** Supplied data follows **

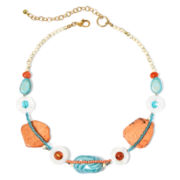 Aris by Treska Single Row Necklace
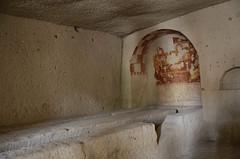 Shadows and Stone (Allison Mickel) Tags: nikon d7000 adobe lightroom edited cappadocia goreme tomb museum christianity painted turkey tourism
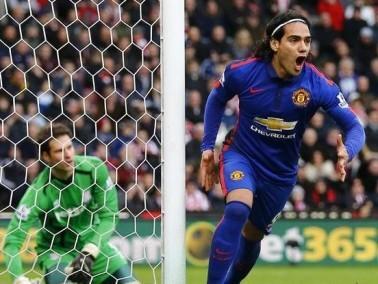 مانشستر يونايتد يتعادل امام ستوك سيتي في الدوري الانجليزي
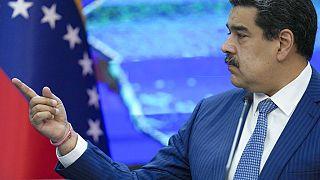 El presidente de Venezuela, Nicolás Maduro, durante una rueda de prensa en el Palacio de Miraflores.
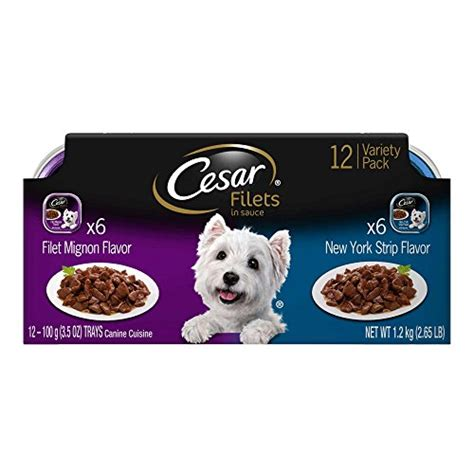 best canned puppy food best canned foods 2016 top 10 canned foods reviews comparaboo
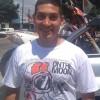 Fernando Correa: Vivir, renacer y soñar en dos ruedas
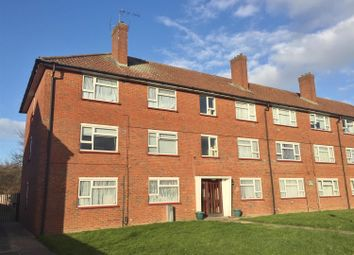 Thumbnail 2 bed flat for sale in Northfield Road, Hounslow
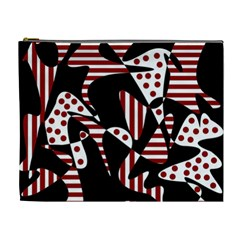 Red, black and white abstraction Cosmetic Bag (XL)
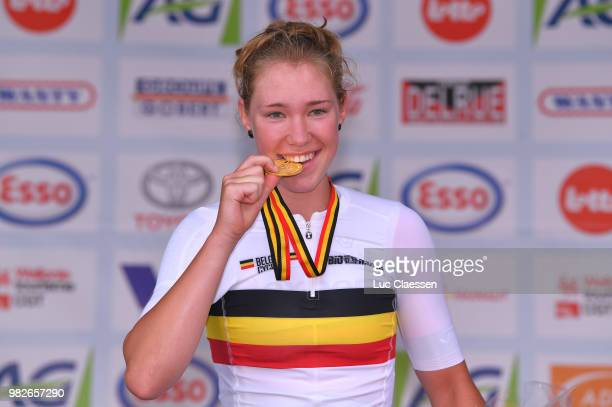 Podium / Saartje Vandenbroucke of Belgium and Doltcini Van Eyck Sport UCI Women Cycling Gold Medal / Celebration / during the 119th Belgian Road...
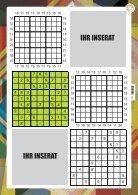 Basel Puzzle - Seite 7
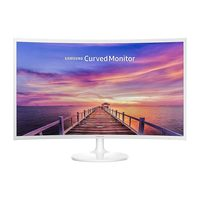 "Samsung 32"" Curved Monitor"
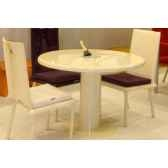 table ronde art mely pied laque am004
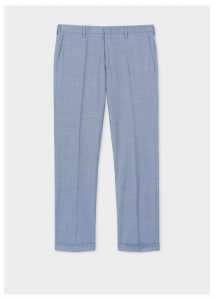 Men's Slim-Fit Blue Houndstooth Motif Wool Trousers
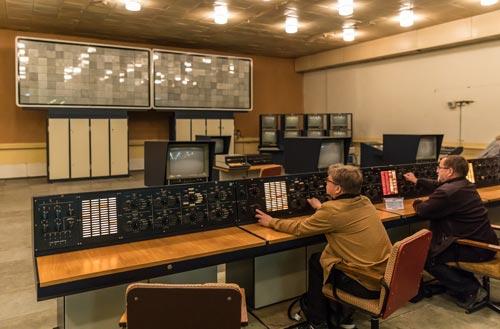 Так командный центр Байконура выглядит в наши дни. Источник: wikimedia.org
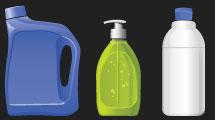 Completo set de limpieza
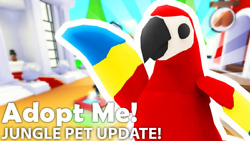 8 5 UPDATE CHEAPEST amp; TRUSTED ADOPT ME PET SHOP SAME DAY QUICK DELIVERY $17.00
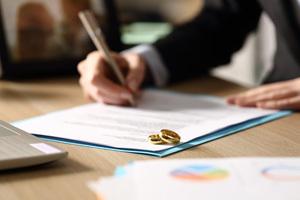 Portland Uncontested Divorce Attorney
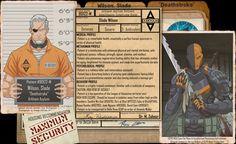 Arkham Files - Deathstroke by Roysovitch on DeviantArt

** End of Supplied data **

* Work to complete
Only lines belong in the copy: transcribe those from the start of the data through the line that contains "Basel Puzzle - Seite 7", and skip the pictures.

* Task solution
 Aris by Treska Single Row Necklace
 Shadows and Stone (Allison Mickel) Tags: nikon d7000 adobe lightroom edited cappadocia goreme tomb museum christianity painted turkey tourism
 مانشستر يونايتد يتعادل امام ستوك سيتي في الدوري الانجليزي
 El presidente de Venezuela, Nicolás Maduro, durante una rueda de prensa en el Palacio de Miraflores.
 best canned puppy food best canned foods 2016 top 10 canned foods reviews comparaboo
 Fernando Correa: Vivir, renacer y soñar en dos ruedas
 Thumbnail 2 bed flat for sale in Northfield Road, Hounslow
 Red, black and white abstraction Cosmetic Bag (XL)
 Podium / Saartje Vandenbroucke of Belgium and Doltcini Van Eyck Sport UCI Women Cycling Gold Medal / Celebration / during the 119th Belgian Road...
 Basel Puzzle - Seite 7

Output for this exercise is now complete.